(Saved entries)

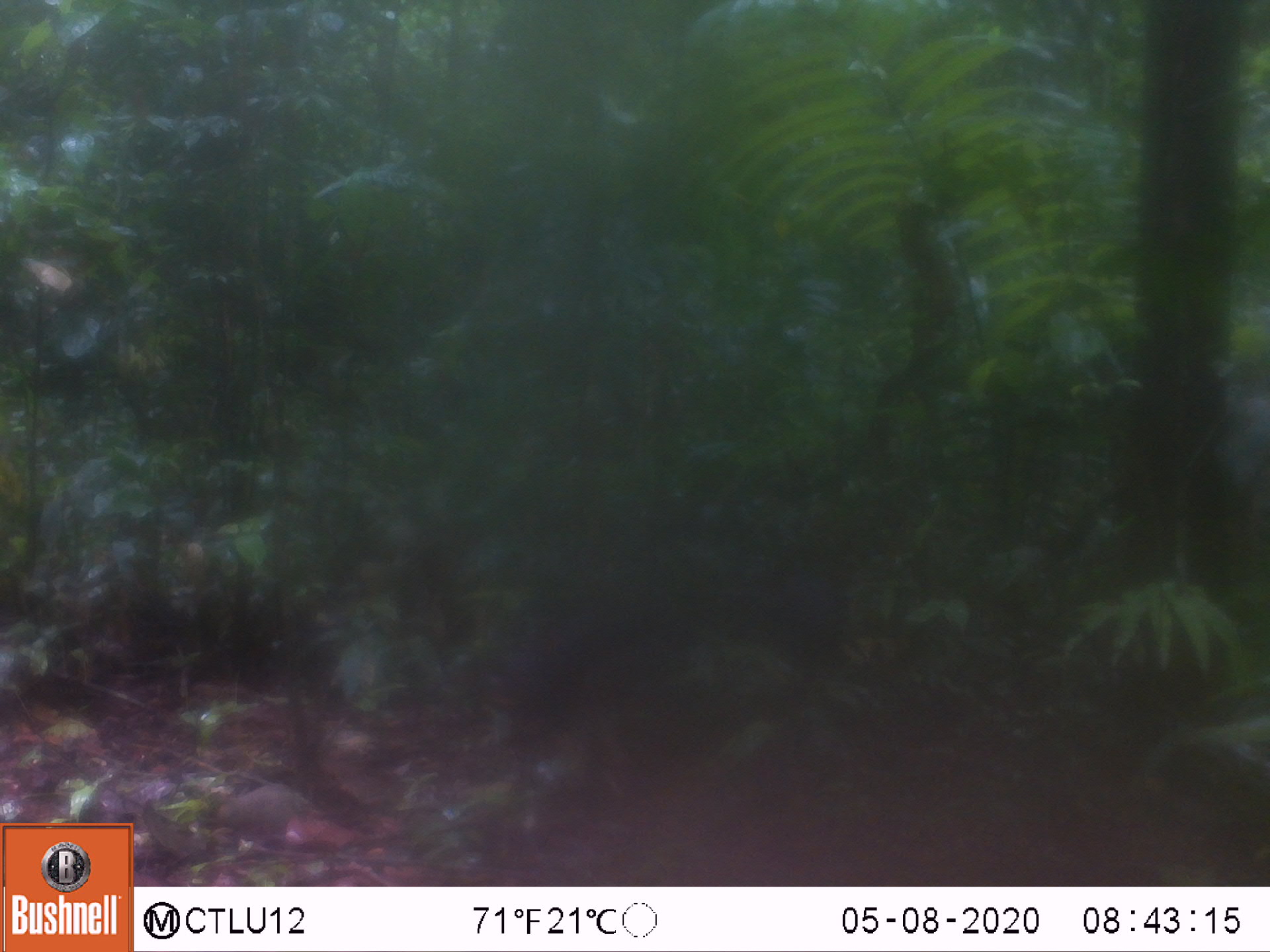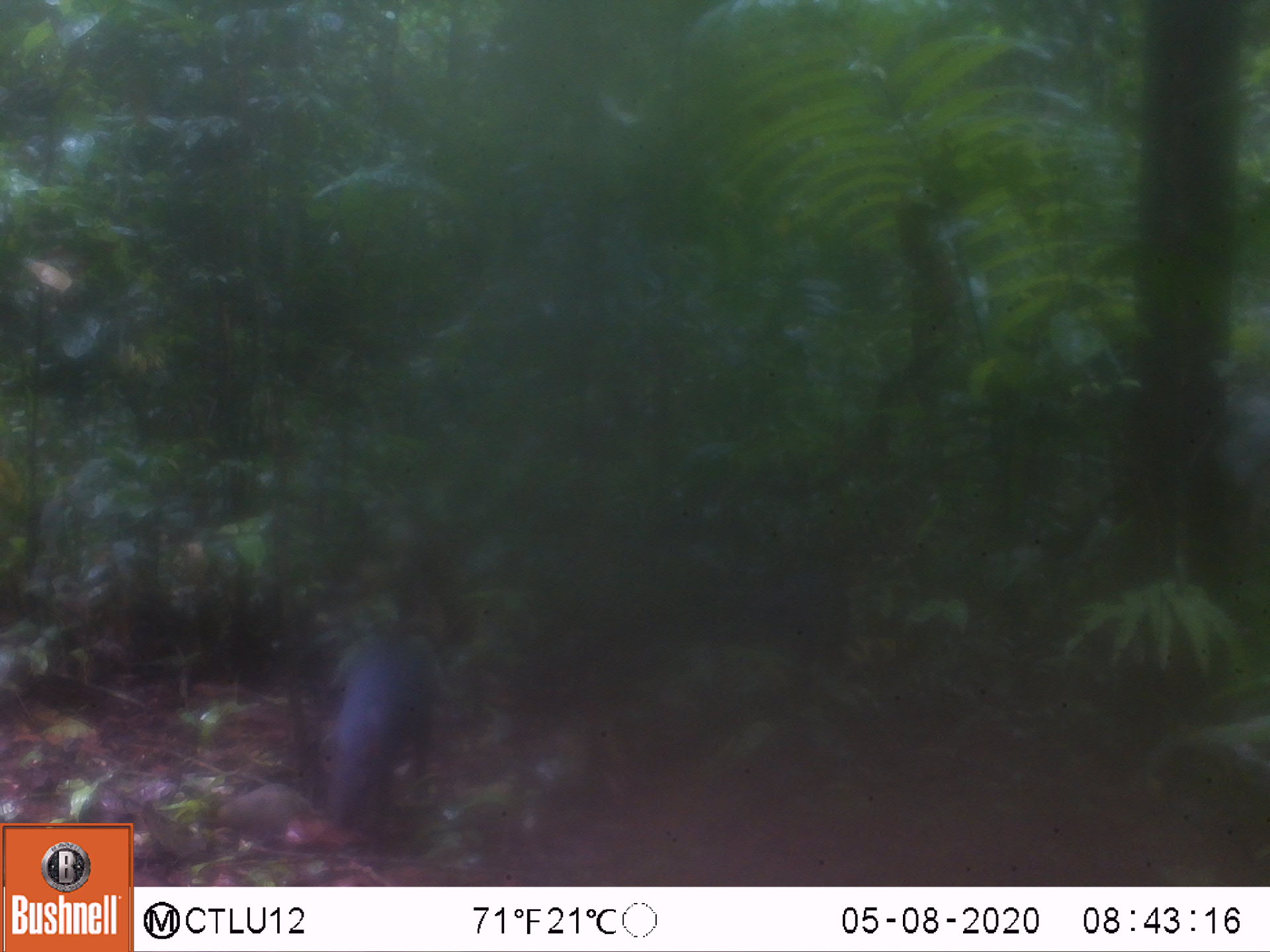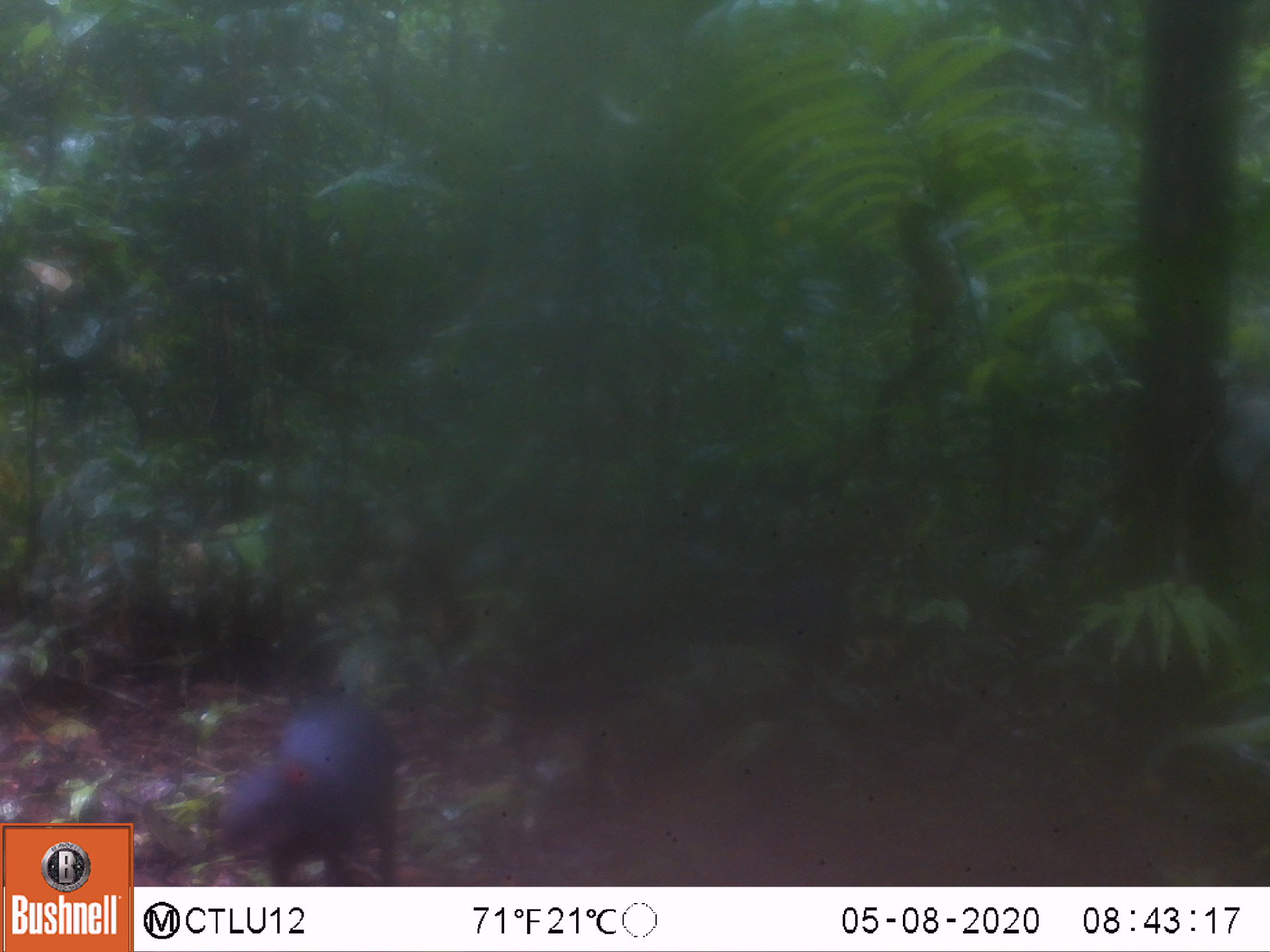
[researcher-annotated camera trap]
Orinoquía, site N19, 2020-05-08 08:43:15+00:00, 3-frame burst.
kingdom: Animalia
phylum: Chordata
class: Mammalia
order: Rodentia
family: Dasyproctidae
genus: Dasyprocta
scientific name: Dasyprocta fuliginosa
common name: black agouti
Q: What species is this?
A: Black agouti (Dasyprocta fuliginosa).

[Activity]: All lines from the one containing "family: Dasyproctidae" through the end of the records, both ends included, are to be quoted exactly; please add nothing else.

[Answer section]:
family: Dasyproctidae
genus: Dasyprocta
scientific name: Dasyprocta fuliginosa
common name: black agouti
Q: What species is this?
A: Black agouti (Dasyprocta fuliginosa).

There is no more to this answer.